[EXTRACTO SELECCIONADO]
______
Y la lista es interminable: el artista Pedro Nel Gómez, el músico José María Bravo Márquez, el escritor Arturo Echeverri Mejía y decenas de personajes más.

Andando los tiempos, Hernando Mejía ha tenido allí “oficina”. El periodista Juan José García Posada publicó un artículo de opinión en el que aludía al verbo y hablaba de la visita a este salón a pasar buenos ratos.

Varias revistas de poesía de Medellín se han preparado en sus mesas.

Cuenta Mario Salcedo, encargado del mercadeo de El Astor, que casi todos los alcaldes de Medellín, estando en ejercicio de su cargo, han llegado a sus mesas a comerse un sapito o un erizo de chocolate. Y varios presidentes de la República, estando en ese cargo, también lo han hecho. Entre los cuales se cuenta a Belisario Betancur.

Tradición suiza
Esta repostería fue fundada por esos suizos con el sofisticado nombre de salón de té El Astor. Astor era el apellido de un amigo de la pareja, un lord inglés a quien esta quiso rendirle homenaje. Comenzaron produciendo galletas y otras golosinas típicas de su país. Y el público al que primero le agradaron fue al de “la alta sociedad”.

Un aviso publicado en El Colombiano, en 1934, decía: “En el día y por la noche después del cine encuentra usted el más exquisito servicio de té y helados. Salón de Té El Astor, el preferido de la alta sociedad. Teléfono 37 47. Junín, frente al Club Unión”.

Comenzaron los años 50 y el negocio seguía creciendo. Tanto, que los Baer se vieron obligados a poner anuncios en periódicos de su país, solicitando dos técnicos “para trabajar en famosa pastelería en Colombia”.

Un año después llegó, atraído por los avisos, Emilio Leber. Y en 1953, Alfredo Suwald. El viaje en aviones desde Suiza hasta Colombia tomaba cinco días.

Cuando ellos llegaron, ya eran célebres los moritos, los turrones, los pasteles y los helados. Productos que han elaborado y siguen haciéndolo, de manera artesanal. Ellos fueron encargándose cada vez más del negocio, hasta que en los años sesenta le compraron El Astor a los Baer, quienes, siguiendo una vieja costumbre suiza, se fueron a pasar su vejez en su tierra natal. El fundador murió en 1980, al lado de Anny, quien le sobrevivió por 14 años más.
______
[MATERIAL]
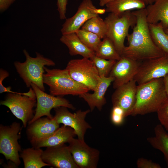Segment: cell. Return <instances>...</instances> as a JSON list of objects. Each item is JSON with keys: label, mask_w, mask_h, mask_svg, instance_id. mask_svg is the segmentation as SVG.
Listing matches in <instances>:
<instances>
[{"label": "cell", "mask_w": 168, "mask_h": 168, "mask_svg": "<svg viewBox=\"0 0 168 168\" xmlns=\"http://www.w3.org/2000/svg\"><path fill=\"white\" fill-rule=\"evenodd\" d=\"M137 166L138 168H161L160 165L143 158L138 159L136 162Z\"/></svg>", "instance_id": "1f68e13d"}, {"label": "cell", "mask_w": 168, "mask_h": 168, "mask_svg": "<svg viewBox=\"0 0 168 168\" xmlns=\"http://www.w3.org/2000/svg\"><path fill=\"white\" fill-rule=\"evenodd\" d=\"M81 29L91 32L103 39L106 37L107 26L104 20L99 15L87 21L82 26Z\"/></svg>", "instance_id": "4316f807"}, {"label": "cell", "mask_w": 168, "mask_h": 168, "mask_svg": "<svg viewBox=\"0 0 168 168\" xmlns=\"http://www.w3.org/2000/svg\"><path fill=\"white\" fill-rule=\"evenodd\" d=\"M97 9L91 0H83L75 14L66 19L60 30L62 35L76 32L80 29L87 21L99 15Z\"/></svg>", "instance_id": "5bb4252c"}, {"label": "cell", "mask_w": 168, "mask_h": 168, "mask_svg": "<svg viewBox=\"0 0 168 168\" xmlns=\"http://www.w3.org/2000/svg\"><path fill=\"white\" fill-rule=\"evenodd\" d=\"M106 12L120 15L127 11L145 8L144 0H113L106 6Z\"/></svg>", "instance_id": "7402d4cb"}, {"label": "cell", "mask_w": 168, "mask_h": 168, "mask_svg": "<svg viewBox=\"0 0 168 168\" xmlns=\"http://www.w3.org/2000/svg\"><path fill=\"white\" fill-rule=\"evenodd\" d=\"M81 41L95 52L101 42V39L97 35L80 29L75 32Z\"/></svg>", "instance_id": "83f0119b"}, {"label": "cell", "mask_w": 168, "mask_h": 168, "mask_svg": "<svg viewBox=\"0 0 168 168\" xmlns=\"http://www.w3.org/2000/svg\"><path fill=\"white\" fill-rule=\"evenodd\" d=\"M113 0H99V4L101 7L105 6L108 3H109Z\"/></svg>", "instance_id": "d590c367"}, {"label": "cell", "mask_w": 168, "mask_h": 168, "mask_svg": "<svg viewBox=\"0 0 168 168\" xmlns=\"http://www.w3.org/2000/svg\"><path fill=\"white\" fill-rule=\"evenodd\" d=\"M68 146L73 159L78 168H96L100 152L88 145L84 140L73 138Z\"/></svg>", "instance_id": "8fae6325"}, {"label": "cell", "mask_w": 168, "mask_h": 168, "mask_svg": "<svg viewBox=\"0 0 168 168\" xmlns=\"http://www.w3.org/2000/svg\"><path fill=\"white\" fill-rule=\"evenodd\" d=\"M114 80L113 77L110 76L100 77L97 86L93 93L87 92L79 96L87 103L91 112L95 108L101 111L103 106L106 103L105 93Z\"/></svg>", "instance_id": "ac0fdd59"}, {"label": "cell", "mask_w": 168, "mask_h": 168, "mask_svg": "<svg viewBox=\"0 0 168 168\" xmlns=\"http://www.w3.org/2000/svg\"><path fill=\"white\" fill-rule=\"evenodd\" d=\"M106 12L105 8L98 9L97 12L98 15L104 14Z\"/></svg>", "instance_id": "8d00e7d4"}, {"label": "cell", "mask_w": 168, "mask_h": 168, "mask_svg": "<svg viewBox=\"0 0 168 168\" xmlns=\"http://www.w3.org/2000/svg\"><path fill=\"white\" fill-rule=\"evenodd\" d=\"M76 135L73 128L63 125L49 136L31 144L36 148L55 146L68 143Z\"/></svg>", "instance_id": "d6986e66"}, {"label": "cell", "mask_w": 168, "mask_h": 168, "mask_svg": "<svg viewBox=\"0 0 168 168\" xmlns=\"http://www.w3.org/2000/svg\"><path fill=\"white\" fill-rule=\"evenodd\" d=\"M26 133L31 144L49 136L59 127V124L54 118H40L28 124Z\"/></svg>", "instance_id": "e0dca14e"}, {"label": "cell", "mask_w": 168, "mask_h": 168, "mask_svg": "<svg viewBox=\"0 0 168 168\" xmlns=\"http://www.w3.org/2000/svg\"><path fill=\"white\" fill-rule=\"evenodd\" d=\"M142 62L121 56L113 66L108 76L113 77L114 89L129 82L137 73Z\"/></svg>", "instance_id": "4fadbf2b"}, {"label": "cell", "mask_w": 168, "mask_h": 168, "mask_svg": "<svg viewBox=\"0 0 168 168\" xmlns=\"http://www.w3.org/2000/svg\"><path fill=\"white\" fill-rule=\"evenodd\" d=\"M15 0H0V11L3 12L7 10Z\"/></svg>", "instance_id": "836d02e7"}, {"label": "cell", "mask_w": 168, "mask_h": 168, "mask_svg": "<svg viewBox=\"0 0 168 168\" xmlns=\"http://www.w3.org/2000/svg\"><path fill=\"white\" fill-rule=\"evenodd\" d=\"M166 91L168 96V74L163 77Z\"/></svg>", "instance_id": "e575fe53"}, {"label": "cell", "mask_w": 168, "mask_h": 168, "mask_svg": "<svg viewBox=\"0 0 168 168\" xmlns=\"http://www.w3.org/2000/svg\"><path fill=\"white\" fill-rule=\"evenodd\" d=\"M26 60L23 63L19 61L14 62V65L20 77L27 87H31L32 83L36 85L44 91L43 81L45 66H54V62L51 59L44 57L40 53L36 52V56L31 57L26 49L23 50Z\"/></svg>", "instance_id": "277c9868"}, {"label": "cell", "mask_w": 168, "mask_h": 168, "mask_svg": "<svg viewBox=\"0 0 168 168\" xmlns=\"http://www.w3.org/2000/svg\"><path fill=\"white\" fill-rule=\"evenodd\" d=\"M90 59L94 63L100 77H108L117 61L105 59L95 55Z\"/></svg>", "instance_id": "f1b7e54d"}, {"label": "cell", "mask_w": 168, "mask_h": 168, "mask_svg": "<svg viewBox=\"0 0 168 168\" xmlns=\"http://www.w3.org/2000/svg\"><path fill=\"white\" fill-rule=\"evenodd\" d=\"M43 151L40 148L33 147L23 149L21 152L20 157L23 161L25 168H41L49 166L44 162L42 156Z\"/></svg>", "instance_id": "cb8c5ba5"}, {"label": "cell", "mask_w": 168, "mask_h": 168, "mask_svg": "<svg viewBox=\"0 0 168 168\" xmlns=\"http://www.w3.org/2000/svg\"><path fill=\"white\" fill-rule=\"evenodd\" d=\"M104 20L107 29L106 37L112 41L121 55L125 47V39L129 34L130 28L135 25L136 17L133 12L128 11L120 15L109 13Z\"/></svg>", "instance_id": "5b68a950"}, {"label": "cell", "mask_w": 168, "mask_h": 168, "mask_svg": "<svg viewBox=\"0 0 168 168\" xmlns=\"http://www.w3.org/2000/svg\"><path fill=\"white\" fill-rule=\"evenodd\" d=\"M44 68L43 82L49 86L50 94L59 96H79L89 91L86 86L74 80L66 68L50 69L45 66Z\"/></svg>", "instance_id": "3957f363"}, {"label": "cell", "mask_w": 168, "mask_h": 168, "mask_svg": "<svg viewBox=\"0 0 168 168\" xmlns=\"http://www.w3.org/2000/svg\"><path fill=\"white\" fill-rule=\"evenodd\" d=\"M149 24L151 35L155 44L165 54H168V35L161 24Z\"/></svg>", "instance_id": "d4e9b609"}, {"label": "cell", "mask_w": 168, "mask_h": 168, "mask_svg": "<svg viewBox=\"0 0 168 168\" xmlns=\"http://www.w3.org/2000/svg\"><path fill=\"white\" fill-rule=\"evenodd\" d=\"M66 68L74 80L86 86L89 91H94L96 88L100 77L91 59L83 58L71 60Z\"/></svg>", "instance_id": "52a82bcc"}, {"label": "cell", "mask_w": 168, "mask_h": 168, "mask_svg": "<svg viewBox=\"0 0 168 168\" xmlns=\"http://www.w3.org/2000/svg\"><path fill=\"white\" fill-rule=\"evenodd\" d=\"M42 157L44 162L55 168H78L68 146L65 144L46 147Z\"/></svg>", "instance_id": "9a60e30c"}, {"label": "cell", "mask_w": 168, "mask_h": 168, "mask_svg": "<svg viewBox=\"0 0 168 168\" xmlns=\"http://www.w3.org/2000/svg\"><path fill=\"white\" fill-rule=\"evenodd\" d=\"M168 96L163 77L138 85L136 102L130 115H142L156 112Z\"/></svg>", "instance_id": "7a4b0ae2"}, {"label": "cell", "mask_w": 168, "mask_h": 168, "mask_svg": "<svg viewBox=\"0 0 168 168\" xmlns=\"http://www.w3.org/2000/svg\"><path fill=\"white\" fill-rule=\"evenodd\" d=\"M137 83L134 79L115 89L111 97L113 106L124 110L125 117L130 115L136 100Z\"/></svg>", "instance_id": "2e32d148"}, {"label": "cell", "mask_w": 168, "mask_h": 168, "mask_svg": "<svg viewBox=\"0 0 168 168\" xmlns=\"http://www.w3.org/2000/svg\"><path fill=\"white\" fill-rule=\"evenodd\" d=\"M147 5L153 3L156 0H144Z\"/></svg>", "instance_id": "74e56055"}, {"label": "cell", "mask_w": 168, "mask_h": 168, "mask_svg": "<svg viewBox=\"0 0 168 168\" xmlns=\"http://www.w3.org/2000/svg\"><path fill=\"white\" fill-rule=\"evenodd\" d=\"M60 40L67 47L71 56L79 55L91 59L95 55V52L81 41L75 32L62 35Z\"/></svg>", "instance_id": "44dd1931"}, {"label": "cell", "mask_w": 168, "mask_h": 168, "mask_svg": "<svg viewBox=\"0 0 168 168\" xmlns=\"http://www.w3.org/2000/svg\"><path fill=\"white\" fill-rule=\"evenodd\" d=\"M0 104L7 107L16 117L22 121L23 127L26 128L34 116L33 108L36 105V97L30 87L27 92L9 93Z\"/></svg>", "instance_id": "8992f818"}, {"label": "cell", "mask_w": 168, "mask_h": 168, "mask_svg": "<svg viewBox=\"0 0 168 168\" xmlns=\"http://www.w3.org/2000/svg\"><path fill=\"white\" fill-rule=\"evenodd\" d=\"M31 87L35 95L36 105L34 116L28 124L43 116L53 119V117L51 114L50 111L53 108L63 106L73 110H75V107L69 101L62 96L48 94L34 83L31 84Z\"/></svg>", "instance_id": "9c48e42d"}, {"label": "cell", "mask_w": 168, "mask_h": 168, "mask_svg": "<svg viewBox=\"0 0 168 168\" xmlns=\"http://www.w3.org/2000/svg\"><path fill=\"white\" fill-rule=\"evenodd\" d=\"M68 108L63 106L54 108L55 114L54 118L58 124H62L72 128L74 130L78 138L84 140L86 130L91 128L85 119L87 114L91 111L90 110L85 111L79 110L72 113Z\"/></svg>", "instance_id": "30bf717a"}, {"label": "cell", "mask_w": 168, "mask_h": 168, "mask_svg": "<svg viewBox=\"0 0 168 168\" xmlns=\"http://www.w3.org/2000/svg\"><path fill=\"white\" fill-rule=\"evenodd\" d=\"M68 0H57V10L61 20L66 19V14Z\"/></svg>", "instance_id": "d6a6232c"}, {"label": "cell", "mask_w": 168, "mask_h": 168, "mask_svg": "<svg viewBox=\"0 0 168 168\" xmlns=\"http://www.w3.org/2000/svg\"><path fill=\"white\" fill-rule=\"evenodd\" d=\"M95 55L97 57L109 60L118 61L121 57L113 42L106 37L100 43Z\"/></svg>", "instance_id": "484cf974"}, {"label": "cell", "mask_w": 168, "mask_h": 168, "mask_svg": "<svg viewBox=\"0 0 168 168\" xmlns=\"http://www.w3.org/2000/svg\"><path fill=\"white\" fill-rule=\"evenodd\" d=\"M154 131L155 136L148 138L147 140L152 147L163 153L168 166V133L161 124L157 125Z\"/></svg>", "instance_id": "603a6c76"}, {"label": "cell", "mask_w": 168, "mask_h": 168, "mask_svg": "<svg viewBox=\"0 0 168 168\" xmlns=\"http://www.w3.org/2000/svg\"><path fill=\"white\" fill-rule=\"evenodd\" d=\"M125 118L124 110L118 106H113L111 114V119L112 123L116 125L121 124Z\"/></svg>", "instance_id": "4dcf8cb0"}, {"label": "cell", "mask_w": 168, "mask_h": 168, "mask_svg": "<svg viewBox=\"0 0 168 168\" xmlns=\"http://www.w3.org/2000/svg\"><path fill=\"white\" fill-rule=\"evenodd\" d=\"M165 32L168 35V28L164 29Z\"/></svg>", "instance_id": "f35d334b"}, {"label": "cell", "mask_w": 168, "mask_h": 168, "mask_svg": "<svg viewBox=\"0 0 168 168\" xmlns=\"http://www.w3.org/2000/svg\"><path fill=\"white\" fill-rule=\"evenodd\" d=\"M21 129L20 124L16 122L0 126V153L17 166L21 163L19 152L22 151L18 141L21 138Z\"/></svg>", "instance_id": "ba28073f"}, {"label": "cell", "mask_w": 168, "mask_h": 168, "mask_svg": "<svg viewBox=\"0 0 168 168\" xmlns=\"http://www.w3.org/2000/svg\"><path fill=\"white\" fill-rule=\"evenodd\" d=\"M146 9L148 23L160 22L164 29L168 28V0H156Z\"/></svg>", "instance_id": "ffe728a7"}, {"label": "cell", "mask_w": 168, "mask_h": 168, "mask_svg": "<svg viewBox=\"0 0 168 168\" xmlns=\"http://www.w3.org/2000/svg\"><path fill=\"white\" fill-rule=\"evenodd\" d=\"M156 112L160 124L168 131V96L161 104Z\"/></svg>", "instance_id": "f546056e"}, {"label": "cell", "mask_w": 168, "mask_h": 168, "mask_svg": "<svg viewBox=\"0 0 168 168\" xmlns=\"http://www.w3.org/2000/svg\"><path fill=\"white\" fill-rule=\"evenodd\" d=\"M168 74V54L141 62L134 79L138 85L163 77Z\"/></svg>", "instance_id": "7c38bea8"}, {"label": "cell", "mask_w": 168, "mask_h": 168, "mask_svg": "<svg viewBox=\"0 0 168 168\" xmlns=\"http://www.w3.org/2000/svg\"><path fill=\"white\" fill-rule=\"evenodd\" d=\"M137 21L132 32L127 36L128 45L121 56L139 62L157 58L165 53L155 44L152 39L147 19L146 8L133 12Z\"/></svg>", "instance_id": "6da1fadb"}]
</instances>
______
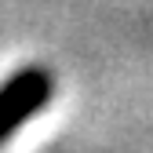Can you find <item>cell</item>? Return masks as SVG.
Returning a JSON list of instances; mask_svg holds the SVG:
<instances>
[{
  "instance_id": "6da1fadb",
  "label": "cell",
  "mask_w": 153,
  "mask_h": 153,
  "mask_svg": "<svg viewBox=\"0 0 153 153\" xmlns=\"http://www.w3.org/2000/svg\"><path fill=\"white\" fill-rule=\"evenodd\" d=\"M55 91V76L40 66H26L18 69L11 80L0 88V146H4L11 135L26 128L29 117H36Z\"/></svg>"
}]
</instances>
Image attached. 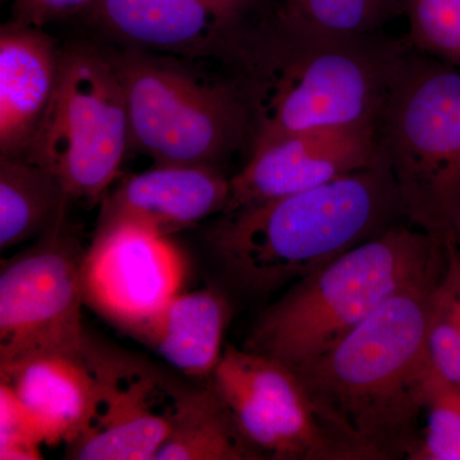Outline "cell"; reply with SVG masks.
______
[REQUISITOS]
A – Resume en forma de lista el párrafo del fragmento sobre El Astor que empieza por "Cuando ellos llegaron" y conserva sus datos principales.
B – Indica si cada afirmación coincide con el fragmento sobre El Astor. Responde sí o no y cita textualmente las palabras que lo deciden.
(i) El nombre Astor viene del apellido de un lord inglés amigo de la pareja.
(ii) El viaje en avión desde Suiza hasta Colombia duraba una semana.
(iii) Alfredo Suwald llegó en 1953.
C – Continúa el fragmento sobre El Astor a partir de su última oración.

[RESULTADOS POR TAREA]
A –
- Cuando llegaron, ya eran célebres los moritos, los turrones, los pasteles y los helados, que se siguen elaborando de manera artesanal.
- Fueron encargándose cada vez más del negocio.
- En los años sesenta le compraron El Astor a los Baer.
- Siguiendo una vieja costumbre suiza, los Baer se fueron a pasar su vejez en su tierra natal.
- El fundador murió en 1980; Anny le sobrevivió 14 años.

B –
(i) Sí: "Astor era el apellido de un amigo de la pareja, un lord inglés a quien esta quiso rendirle homenaje."
(ii) No: "El viaje en aviones desde Suiza hasta Colombia tomaba cinco días."
(iii) Sí: "Y en 1953, Alfredo Suwald."

C –
Es de todos
La sede que hoy ocupa en Junín, no fue la primera. Fue otra, muy pequeña, apenas para cinco mesas, en la misma vía, en el local 147. Esa, ubicado en costado oriental del pasaje Junín, la ocupa desde 1966.

Muchos creen que el reloj situado afuera de esa sede fue instalado por El Astor. Y hasta especulan que, como era salón de té y esta bebida se solía tomar puntualmente a las cinco de la tarde, según la tradicional usanza europea, el reloj hacía como de mensaje subliminal para cultivar dicha costumbre.

Otros creían que como esta repostería se había convertido en sitio de encuentro, en lugar de citas de amigos y novios, el reloj servía para determinar el cumplimiento. Pero no. Ese reloj fue establecido allí por Plata Martillada, una joyería vecina que ahora no está.

Y hablando de plata, las primeras copas que usaron en El Astor para servir sus helados eran de este metal. Y también metálica era la vajilla. Posteriormente pasaron a vajillas de porcelana y cristal: los pocillos de café; los platos del almuerzo.

En 1968, don Enrique se retiró. Quedó Alfredo con la repostería, que ahora es de su familia. Los cambios han sido lentos en El Astor. Porque como es un negocio que no es ya de sus dueños sino patrimonio de Medellín, muchos de sus visitantes asiduos, que van transmitiendo la costumbre a sus hijos y a sus nietos, cautivándolos con los sabores, se creen con derecho a opinar. Y lo tienen.

Cuenta Salcedo que hace unos años, cuando cambiaron las mesas, las sillas y los faroles, muchos clientes recorrieron el local entero tratando de hallar cuál era su silla. No faltó quien se molestara porque se la cambiaron de lugar.

Y una escritora lloró y envió una carta porque habían quitado el farol que daba luz directa a la mesa, porque este era su fuente de inspiración. Para desagravio, Salcedo le consiguió en la bodega una de esas viejas lámparas y se la envió de regalo para que le tuviera consigo.

Y también, que, para andar con los tiempos, instalaron una máquina dispensadora de café, pero fue rechazada por la clientela y hubo que retirarla.

Amores y amistades
Son numerosas las personas de Medellín, de siete u ocho generaciones, que han tenido algo que ver con El Astor. Lía y Jaime, hoy octogenarios, recuerdan que desde los años 50 se veían en sus salones, al caer el día. Se les convirtió en un ritual en el que se divertían probando cosas diversas en ocasiones especiales

—”ay, los besos de negro; los ratones de chocolate, la copa Gabriela...!”— o el consabido jugo de mandarina cuando era “un día común y corriente”.

Jorge Duque, sentado en una de las bancas de Junín, cuenta que hace más de cincuenta años, cuando era niño, en La Estrella, su mamá lo traía a El Astor a comer trufa o corazón, cuando ganaba todas las materias.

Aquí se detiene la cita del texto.